Islamic Science
Twelfth To Mid-fifteenth Centuries
Substantial changes in the context of the sciences took place between the twelfth and the mid-fifteenth centuries. They resulted from the adoption of the madrasa (Muslim institution for higher education) as an appropriate means for achieving cultural, religious, legal, and social purposes by the Sunni Turkish and Kurdish dynasties of the Saljuqs, Zangids, Artuqids, and Ayyubids since the second half of the eleventh and during the twelfth century. Scholarly opinions about the place of the sciences and philosophy in this institution vary profoundly. Some such as George Makdisi argue that they were denied access to institutionalized teaching and could be at best taught privately, occasionally having even to go into hiding. Others, for example Seyyed Hossein Nasr, point to the integration of logic, philosophy, astronomy, arithmetic, and geometry into the Persian madrasas. They see this process as limited to Persia. J. Lennart Berggren takes a middle position by stressing that certain parts of the mathematical sciences, such as elementary arithmetic and algebra, became fully integrated into the legal teaching.

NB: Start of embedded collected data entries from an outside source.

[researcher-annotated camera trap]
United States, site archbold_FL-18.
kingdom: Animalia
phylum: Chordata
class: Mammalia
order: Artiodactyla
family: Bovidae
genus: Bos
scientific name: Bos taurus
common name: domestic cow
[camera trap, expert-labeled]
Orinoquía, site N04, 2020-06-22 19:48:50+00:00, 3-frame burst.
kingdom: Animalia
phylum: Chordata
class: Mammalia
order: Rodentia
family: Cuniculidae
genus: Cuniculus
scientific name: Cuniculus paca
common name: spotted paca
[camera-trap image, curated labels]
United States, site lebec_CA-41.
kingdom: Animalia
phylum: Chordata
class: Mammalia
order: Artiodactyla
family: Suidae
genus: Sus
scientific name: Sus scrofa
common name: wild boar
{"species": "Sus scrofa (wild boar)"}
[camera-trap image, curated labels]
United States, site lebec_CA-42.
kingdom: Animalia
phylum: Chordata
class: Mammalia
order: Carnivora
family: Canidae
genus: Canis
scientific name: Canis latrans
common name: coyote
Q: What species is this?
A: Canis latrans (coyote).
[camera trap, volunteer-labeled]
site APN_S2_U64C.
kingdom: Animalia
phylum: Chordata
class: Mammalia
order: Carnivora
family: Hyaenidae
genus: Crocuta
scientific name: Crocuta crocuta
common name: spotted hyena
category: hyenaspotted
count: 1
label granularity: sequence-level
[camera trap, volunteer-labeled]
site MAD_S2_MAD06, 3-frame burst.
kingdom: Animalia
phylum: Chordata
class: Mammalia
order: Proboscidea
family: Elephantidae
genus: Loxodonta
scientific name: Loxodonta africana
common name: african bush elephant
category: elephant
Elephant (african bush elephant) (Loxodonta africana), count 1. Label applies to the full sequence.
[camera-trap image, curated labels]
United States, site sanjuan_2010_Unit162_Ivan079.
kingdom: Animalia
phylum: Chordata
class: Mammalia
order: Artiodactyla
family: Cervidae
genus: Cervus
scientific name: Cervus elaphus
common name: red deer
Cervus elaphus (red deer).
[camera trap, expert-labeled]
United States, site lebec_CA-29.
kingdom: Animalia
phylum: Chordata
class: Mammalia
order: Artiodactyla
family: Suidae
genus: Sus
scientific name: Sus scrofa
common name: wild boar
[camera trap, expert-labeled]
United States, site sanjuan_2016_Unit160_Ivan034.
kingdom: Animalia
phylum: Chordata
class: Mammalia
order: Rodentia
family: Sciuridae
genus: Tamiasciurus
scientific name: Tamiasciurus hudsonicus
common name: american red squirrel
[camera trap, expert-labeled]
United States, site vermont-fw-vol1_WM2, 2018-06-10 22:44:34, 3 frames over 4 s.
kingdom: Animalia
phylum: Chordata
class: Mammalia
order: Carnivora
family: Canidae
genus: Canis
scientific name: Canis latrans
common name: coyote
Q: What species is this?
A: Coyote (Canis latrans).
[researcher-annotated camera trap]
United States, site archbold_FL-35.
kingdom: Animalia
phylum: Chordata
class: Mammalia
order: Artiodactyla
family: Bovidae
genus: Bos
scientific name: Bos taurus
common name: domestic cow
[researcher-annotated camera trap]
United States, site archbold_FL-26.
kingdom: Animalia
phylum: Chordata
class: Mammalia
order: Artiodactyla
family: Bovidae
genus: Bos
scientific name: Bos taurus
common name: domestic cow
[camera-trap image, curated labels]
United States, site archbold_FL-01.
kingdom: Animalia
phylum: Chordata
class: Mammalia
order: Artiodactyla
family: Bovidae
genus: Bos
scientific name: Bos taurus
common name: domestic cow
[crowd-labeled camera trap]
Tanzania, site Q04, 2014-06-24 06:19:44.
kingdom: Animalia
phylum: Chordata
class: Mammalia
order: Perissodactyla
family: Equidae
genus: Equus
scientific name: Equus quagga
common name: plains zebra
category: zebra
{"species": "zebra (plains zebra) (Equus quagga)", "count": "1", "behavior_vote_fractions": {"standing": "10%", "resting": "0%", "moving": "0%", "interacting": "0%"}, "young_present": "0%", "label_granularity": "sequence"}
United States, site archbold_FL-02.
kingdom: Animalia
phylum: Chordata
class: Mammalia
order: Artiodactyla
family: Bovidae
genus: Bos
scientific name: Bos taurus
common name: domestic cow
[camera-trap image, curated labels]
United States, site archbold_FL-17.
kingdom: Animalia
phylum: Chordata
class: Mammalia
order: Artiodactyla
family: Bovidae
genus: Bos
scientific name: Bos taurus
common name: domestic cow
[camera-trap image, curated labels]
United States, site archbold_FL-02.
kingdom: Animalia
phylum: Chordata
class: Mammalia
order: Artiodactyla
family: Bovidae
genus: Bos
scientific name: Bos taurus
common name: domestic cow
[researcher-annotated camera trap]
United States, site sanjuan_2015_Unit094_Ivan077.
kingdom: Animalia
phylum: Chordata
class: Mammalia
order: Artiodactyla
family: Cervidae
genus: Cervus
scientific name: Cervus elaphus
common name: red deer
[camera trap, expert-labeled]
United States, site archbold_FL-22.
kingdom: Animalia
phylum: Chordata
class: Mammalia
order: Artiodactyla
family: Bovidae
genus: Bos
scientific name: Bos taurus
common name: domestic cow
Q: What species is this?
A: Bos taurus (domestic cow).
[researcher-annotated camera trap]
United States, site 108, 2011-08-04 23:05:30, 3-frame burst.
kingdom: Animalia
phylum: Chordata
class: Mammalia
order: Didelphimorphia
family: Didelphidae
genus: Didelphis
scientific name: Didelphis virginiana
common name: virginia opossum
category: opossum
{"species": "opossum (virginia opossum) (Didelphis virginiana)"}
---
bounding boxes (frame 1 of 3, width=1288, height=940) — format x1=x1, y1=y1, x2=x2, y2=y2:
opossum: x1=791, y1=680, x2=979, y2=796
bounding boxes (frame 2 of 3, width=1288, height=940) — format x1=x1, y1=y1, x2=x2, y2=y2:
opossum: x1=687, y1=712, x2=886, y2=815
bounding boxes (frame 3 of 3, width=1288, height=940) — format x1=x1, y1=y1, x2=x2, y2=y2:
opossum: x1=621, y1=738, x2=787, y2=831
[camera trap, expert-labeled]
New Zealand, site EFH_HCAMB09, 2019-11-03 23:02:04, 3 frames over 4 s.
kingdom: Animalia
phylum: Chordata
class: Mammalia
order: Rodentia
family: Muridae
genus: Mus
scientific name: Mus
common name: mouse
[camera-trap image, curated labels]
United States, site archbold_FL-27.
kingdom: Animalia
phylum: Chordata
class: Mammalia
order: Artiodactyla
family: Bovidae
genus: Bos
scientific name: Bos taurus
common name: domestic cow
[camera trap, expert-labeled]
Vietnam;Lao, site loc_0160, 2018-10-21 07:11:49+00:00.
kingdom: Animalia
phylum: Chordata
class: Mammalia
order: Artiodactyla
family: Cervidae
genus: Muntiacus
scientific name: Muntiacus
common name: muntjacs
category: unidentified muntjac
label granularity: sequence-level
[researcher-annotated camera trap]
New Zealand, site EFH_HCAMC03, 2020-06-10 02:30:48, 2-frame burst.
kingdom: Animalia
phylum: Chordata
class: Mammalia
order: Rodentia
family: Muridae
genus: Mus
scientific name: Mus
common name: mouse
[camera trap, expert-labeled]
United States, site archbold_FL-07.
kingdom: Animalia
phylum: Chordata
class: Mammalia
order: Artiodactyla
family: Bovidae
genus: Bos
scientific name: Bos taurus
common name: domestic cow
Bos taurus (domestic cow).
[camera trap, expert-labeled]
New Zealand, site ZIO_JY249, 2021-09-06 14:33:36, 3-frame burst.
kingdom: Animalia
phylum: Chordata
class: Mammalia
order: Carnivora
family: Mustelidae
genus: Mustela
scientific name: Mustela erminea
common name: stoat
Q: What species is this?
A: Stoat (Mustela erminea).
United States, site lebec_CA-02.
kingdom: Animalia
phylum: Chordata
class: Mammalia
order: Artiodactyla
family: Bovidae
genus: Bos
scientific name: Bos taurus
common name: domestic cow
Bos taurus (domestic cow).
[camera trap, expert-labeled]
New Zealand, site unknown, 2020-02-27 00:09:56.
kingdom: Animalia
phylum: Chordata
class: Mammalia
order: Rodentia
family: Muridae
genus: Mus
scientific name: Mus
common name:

Several others have shown that in contrast to the belief in a religiously motivated marginalization of the sciences, new professional and disciplinary settings emerged that led to a flourishing high theory (planetary models), the invention and construction of new scientific instruments (new types of astrolabes, quadrants, and compounds with compasses), and a vigorous practice of solving astronomical problems central for Muslim religious ritual.
The new profession of the muwaqqit (timekeeper) focused on the mathematical and astronomical treatment of problems of religious ritual and on instruments. The muwaqqits were attached to mosques and madrasas mainly in Syria, Egypt, the Maghrib, Andalusia, and under the Ottomans also in Anatolia and the Balkans. The new disciplinary realm, that of the rational sciences, combined certain religious studies with some of the ancient sciences. In a gradual process, parts of logic, epistemology, metaphysics, physics, astronomy, and geometry were assimilated to kalam (rational theology), usul al-din (the fundaments of religion), and to a lesser extent to usul al-fiqh (the fundaments of law). The assimilation took place either by integrating these elements into the religious disciplines themselves or by teaching them together by the same professor to the same group of students.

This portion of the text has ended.